The government has invited stakeholder comments on a proposal that seeks to establish ‘Federated Digital Identities’ to optimise the number of digital identities that a citizen needs to have, by linking various consumer identification data into a single unique ID for digital transactions such as authentication and eKYC services.
The proposal is part of the Electronics and IT Ministry’s India Enterprise Architecture 2.0 (IndEA 2.0) framework that aims to enable the governments and the private sector enterprises to design IT architectures that can span beyond organisational boundaries for delivery of integrated services.
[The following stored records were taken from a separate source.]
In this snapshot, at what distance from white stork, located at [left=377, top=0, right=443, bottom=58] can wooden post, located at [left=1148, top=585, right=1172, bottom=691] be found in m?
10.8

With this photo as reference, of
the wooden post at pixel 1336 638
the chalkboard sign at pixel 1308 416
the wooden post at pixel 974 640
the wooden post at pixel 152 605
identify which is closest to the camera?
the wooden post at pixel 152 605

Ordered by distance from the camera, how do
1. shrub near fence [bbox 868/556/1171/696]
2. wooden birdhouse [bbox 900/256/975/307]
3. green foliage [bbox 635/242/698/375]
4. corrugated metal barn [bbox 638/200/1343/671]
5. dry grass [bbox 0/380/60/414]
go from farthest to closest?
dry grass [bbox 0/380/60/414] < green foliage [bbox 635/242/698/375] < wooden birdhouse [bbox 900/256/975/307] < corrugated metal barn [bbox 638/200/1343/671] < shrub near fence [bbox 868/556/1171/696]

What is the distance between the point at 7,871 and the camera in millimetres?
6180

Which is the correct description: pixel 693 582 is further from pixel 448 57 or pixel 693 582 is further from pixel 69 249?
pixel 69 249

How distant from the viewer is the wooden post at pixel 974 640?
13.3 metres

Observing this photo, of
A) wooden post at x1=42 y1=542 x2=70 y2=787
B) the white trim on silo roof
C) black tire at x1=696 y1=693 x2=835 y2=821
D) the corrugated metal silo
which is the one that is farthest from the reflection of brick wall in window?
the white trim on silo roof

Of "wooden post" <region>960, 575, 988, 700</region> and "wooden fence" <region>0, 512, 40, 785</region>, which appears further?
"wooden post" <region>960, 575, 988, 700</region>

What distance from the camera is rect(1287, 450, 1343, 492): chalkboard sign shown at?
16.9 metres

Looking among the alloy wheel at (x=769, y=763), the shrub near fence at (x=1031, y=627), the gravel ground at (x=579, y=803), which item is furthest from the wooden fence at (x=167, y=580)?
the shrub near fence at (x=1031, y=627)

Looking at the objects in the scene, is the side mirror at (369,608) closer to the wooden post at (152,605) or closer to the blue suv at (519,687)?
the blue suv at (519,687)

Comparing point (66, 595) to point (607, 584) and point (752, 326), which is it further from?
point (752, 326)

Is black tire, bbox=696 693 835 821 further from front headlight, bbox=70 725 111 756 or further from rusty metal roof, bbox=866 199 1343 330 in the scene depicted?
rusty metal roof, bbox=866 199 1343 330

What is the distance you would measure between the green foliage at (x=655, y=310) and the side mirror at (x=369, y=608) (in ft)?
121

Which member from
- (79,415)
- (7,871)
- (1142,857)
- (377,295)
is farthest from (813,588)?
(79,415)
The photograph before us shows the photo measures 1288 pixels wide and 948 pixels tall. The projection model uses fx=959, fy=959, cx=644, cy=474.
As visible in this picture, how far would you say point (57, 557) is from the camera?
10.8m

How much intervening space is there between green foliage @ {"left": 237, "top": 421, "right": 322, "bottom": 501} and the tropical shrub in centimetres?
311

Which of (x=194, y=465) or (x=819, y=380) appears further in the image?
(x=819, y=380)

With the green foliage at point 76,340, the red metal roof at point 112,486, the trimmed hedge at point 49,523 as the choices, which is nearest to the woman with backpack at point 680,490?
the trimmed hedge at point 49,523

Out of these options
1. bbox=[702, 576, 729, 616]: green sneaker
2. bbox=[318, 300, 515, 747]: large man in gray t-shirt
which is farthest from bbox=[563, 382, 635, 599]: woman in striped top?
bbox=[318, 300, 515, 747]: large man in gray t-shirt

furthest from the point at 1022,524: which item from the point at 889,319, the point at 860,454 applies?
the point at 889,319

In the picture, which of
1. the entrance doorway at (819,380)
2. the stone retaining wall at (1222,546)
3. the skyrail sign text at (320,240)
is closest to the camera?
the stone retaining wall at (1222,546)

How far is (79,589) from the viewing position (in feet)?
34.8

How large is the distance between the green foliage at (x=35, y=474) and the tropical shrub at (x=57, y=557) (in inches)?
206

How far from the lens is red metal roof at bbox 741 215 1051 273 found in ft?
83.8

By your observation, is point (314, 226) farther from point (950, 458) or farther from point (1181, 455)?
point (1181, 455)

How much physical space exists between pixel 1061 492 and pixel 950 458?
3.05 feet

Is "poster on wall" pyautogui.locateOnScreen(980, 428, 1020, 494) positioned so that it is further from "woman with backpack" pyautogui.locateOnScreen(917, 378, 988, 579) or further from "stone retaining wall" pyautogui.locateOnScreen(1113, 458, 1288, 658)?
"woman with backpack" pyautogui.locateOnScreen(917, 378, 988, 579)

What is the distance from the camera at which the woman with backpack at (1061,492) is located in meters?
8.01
“As various government platforms across domains are being digitised, there is a tendency to create more IDs each with its own ID card, ID management, and effort to make it unique, etc,” the Ministry has said in the draft, on which stakeholder comments have been invited till February 27.
“Having a multitude [of] IDs, especially to interact with the government, makes it harder for common man for whom these are created! Especially given the diversity in education, awareness and capabilities, this also has a potential to further create exclusion scenarios,” it said.
Noting that digital identity is fundamental to enabling the citizen to answer the first question asked in any interaction with a public or private organisation, ‘who I am’, it pointed out that Aadhaar seems to have answered this question at population scale in respect of all publicly funded schemes.
However, the Ministries and the States are required to create several identities for the same citizen acting in different capacities like student, teacher, farmer, land owner, entrepreneur, customer of a bank, driver, owner of a vehicle, pensioner and so on.
“InDEA 2.0 proposes a model of Federated Digital Identities that seeks to optimise the number of digital identities that a citizen needs to have. The model empowers the citizen by putting her in control of these identities and providing her the option of choosing which one to use for what purpose. It gives the agency to the citizens and protects privacy-by-design,” it said.
It explained that electronic registries can be linked via the IDs to allow easy, paperless onboarding of citizens and also avoid repeated data verification needs.
For example, when a beneficiary is registered for the PDS scheme, that record will be linked to Aadhaar by the PDS system storing the Aadhaar number (or a tokenised version of it).
Similarly, when someone obtains a PAN, that record gets linked to Aadhaar where the Aadhaar number becomes the linking ID.
Then when that person obtains a mutual fund account, the PAN, in turn, gets linked to the mutual fund record.